» **FRAGMENTO SELECCIONADO**:
Fúster está convencido de que el arte es un arma de largo alcance, y de que la sociedad puede ser más participativa a través de ese «juego» enaltecedor que es poner lo bello en lo útil. Habiendo considerado que uno de sus oficios es el de «soñador», este cubano que conoce bien a su gente (se ríen en las peores circunstancias, y saben autorregularse) empezó un día a correr los linderos de la posibilidad movido por una idea liberadora: «yo soy la Revolución». Y como nadie le puso linderos en eso de crear, los vecinos del artista viven en un bosque de símbolos que entra por los ojos y termina acomodándose en el alma.
Me consta que a nivel de comunidad, allí donde se palpa definitivamente el país que vamos tejiendo o destejiendo, hay muchos soñadores, islotes de fermento habitados por gente apta y llena de inteligencia, dispuesta a correr los límites. Creo que vale mucho abrirles todo camino, apoyarles y seguirles ahora que tanto hablamos de desarrollo local y de una línea de horizontalidad que debe robustecerse en pos de lograr el equilibro con lo vertical inevitable.

» **LÍNEAS MOSTRADAS**:
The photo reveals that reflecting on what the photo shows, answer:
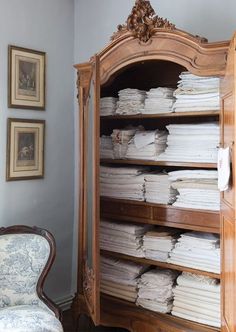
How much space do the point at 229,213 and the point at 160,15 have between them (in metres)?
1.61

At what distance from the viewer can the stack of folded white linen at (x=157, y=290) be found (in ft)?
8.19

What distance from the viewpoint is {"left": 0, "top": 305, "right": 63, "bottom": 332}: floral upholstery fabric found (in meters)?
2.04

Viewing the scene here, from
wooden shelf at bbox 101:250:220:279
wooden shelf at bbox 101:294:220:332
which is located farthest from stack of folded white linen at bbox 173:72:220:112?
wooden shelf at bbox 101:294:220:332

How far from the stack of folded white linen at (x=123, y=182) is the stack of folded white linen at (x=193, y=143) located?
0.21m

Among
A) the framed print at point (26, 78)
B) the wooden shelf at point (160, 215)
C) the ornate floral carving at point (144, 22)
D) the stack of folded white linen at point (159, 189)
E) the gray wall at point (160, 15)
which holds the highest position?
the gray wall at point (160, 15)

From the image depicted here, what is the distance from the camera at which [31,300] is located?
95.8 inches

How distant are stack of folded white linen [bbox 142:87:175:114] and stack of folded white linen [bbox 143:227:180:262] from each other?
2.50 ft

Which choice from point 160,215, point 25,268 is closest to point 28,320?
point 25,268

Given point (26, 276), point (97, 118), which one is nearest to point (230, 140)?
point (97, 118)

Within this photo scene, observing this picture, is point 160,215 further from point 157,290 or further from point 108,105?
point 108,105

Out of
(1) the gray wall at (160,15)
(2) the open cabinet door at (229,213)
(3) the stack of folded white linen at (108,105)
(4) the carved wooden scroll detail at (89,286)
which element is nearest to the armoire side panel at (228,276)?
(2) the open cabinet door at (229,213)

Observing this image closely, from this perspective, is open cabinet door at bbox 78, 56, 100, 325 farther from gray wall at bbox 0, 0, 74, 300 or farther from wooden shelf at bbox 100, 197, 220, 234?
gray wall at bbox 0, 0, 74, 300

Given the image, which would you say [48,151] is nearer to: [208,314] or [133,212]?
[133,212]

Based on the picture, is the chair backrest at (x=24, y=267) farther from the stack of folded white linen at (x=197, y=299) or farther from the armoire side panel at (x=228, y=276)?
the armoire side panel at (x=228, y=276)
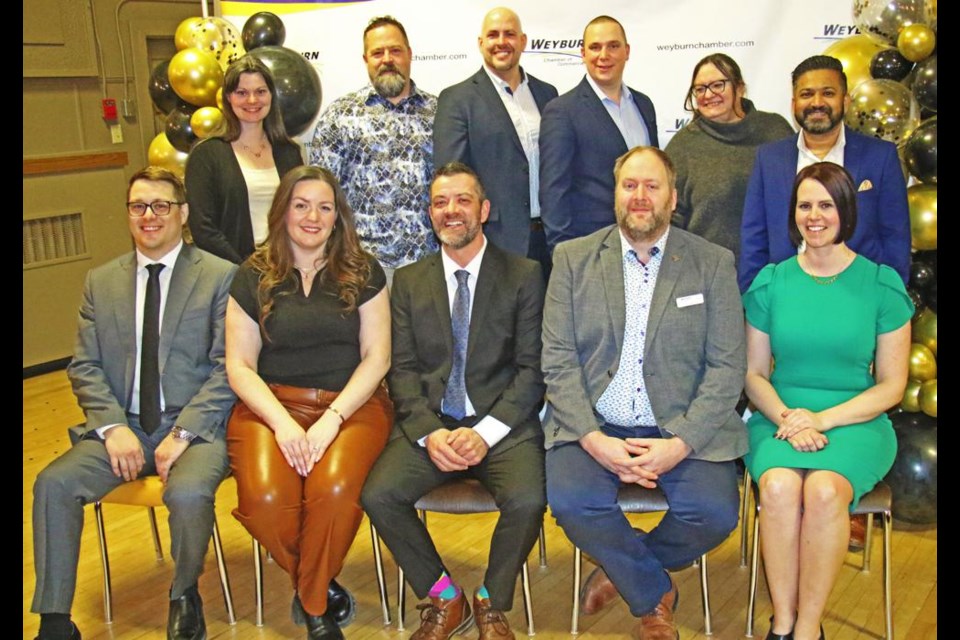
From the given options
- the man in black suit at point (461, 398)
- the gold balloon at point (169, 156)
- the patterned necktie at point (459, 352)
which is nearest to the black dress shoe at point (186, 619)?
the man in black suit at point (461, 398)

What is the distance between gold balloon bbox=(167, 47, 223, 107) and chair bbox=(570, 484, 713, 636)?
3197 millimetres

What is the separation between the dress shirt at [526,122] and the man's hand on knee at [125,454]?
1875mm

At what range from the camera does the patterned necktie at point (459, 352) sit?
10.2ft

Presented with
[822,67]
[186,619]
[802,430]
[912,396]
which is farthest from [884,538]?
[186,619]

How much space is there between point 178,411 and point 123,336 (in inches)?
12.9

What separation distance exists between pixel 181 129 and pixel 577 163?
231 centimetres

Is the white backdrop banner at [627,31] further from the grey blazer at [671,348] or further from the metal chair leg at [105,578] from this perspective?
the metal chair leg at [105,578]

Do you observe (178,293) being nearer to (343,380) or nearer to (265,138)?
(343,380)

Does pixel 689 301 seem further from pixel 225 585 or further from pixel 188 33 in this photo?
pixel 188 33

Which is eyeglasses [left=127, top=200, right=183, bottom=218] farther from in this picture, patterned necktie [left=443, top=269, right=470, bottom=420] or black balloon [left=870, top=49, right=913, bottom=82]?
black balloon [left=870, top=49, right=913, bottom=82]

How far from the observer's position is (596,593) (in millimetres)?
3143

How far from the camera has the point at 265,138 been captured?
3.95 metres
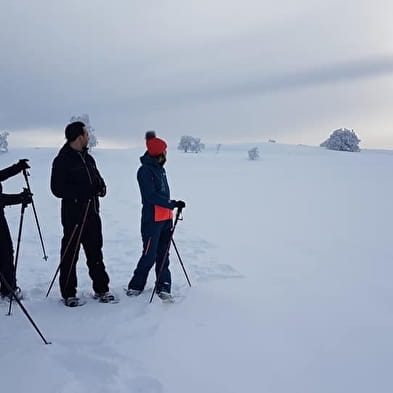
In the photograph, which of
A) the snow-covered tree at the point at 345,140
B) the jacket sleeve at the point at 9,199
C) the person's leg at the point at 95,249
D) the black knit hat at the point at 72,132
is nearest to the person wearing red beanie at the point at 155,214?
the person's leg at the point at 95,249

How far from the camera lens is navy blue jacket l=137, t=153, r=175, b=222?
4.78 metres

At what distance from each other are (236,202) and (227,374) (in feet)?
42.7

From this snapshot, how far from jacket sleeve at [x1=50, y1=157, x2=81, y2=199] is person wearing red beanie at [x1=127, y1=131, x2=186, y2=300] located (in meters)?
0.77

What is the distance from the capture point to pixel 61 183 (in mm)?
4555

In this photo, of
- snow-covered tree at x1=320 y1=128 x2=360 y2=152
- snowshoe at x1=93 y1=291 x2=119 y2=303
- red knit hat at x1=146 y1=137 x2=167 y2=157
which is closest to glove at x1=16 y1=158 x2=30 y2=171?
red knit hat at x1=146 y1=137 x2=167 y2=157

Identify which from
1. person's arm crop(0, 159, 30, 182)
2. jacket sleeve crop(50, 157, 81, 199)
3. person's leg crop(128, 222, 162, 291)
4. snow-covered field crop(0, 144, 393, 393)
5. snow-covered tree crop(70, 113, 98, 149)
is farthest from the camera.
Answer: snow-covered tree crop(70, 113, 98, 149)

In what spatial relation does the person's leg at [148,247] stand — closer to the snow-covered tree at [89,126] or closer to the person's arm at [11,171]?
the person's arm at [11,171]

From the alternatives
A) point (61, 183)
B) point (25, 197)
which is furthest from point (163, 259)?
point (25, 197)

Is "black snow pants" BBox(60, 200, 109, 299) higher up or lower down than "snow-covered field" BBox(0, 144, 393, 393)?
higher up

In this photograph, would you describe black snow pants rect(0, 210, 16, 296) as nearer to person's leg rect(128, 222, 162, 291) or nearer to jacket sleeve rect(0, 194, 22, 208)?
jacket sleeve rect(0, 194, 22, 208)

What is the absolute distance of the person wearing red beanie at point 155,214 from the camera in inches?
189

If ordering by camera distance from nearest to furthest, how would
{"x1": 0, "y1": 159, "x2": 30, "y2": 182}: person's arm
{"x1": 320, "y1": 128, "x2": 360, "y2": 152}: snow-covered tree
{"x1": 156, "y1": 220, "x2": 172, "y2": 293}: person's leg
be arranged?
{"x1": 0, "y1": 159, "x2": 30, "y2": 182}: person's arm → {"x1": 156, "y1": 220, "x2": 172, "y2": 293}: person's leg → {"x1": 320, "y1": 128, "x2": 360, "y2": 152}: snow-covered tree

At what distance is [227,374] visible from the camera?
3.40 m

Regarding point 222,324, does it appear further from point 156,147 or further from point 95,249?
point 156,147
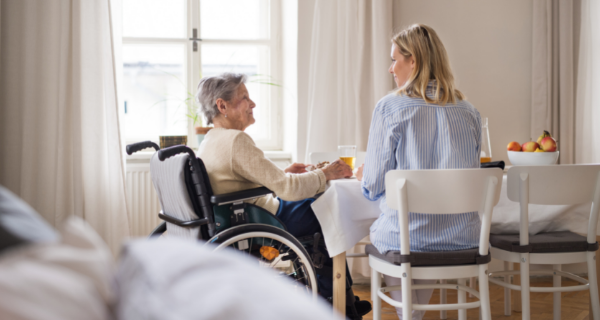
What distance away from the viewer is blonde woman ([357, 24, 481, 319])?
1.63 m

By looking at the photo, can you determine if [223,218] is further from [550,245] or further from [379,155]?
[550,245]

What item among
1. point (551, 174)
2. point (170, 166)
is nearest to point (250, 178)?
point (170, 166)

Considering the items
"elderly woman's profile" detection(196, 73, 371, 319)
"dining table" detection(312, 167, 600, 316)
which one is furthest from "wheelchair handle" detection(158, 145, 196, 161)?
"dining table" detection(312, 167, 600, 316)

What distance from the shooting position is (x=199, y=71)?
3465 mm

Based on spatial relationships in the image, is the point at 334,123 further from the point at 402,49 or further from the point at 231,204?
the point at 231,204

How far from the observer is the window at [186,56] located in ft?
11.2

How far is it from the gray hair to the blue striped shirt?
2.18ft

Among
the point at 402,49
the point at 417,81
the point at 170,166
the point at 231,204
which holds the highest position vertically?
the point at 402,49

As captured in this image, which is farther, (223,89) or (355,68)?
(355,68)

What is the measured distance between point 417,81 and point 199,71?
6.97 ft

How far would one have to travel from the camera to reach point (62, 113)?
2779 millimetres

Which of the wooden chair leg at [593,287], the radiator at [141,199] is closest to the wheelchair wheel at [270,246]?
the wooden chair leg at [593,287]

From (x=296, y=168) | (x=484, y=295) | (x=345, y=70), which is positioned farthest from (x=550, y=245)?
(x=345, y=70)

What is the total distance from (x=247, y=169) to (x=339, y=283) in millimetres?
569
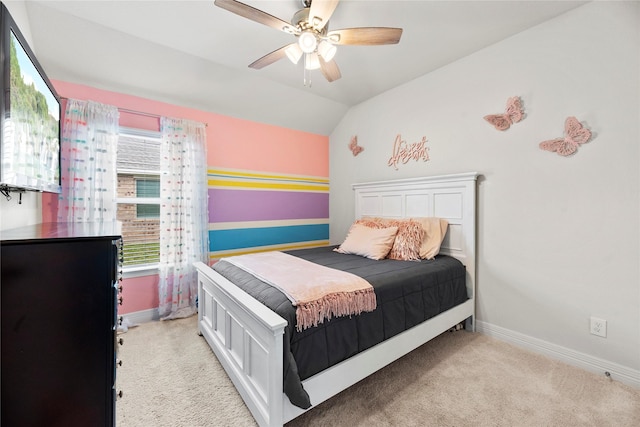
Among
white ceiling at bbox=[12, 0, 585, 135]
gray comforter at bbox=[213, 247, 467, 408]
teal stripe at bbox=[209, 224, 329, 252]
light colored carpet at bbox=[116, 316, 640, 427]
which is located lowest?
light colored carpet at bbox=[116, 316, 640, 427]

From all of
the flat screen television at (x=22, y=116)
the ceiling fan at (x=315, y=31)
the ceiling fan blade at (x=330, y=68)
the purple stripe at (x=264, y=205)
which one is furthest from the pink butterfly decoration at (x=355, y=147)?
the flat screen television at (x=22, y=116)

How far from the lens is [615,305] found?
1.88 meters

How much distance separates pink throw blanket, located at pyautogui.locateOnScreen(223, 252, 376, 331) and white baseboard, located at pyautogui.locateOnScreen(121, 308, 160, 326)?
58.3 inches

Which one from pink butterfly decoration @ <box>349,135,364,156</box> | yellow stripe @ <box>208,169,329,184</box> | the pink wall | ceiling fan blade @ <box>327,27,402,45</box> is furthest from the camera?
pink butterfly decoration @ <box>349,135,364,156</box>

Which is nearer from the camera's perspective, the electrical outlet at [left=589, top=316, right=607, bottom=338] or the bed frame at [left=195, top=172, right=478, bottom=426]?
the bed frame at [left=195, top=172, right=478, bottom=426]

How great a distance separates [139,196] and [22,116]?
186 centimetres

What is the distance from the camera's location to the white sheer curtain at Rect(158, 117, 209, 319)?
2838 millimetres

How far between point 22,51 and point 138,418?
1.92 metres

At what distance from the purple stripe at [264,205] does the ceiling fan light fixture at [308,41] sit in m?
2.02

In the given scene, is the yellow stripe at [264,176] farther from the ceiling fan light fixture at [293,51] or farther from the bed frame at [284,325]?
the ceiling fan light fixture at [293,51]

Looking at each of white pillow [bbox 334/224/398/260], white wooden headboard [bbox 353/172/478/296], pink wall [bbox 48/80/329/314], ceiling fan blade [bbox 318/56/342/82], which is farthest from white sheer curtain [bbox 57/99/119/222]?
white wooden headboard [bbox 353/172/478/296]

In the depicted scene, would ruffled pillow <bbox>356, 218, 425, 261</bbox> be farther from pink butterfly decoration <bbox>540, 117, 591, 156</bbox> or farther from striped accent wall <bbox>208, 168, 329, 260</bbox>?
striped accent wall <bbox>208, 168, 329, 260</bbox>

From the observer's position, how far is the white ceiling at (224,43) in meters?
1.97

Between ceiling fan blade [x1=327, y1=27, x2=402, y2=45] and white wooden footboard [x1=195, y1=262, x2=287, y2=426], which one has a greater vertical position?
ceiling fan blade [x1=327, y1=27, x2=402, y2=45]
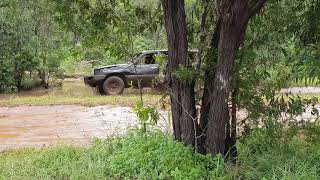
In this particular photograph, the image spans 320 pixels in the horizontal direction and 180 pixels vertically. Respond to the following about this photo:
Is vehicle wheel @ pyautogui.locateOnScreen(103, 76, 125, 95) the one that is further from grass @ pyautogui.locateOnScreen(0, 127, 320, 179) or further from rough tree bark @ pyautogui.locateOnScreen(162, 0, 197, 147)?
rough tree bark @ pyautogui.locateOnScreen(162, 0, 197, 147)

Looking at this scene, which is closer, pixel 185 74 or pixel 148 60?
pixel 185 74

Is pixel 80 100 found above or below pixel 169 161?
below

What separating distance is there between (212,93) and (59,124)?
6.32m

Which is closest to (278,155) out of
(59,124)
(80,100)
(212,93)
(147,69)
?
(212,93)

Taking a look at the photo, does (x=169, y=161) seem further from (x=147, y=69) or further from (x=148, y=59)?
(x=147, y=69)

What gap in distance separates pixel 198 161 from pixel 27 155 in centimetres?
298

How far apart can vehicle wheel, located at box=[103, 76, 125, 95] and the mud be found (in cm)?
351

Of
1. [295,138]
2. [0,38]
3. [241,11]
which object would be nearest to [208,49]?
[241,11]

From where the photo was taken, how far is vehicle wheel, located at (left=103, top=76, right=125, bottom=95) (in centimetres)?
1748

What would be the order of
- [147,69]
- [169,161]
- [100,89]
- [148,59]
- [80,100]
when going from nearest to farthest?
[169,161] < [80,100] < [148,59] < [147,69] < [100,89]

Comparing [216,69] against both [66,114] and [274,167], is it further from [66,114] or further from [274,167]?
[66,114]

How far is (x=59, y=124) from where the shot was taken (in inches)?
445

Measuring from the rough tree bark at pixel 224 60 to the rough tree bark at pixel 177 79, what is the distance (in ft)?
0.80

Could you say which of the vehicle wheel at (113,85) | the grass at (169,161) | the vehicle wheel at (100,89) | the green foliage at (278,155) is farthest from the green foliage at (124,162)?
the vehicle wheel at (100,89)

» **INSTRUCCIONES**:
**a)** Reproduce el pasaje del texto sobre Fúster que empieza en «Fúster está convencido» y termina en «en el alma.».
**b)** Reanuda el texto sobre Fúster justo después de su última oración.

» **RESULTADOS FINALES**:
**a)**
Fúster está convencido de que el arte es un arma de largo alcance, y de que la sociedad puede ser más participativa a través de ese «juego» enaltecedor que es poner lo bello en lo útil. Habiendo considerado que uno de sus oficios es el de «soñador», este cubano que conoce bien a su gente (se ríen en las peores circunstancias, y saben autorregularse) empezó un día a correr los linderos de la posibilidad movido por una idea liberadora: «yo soy la Revolución». Y como nadie le puso linderos en eso de crear, los vecinos del artista viven en un bosque de símbolos que entra por los ojos y termina acomodándose en el alma.

**b)**
La inspiración es clave, y pensar el qué y el cómo hacer también (porque tampoco se trata de emprender cualquier asunto; no hablo de ponderar la ignorancia activa). Lo que nos llevará adelante será visualizar y aplaudir el talento y el liderazgo que suele crecer como la yerbabuena en esta Isla, mundo condensado de lo potencial. Solo así poblaremos las ciudades de peces, de colores, de una vida que muchos soñamos pero que debemos sacar, paso a paso y sin miedo, al paisaje nuestro del día a día.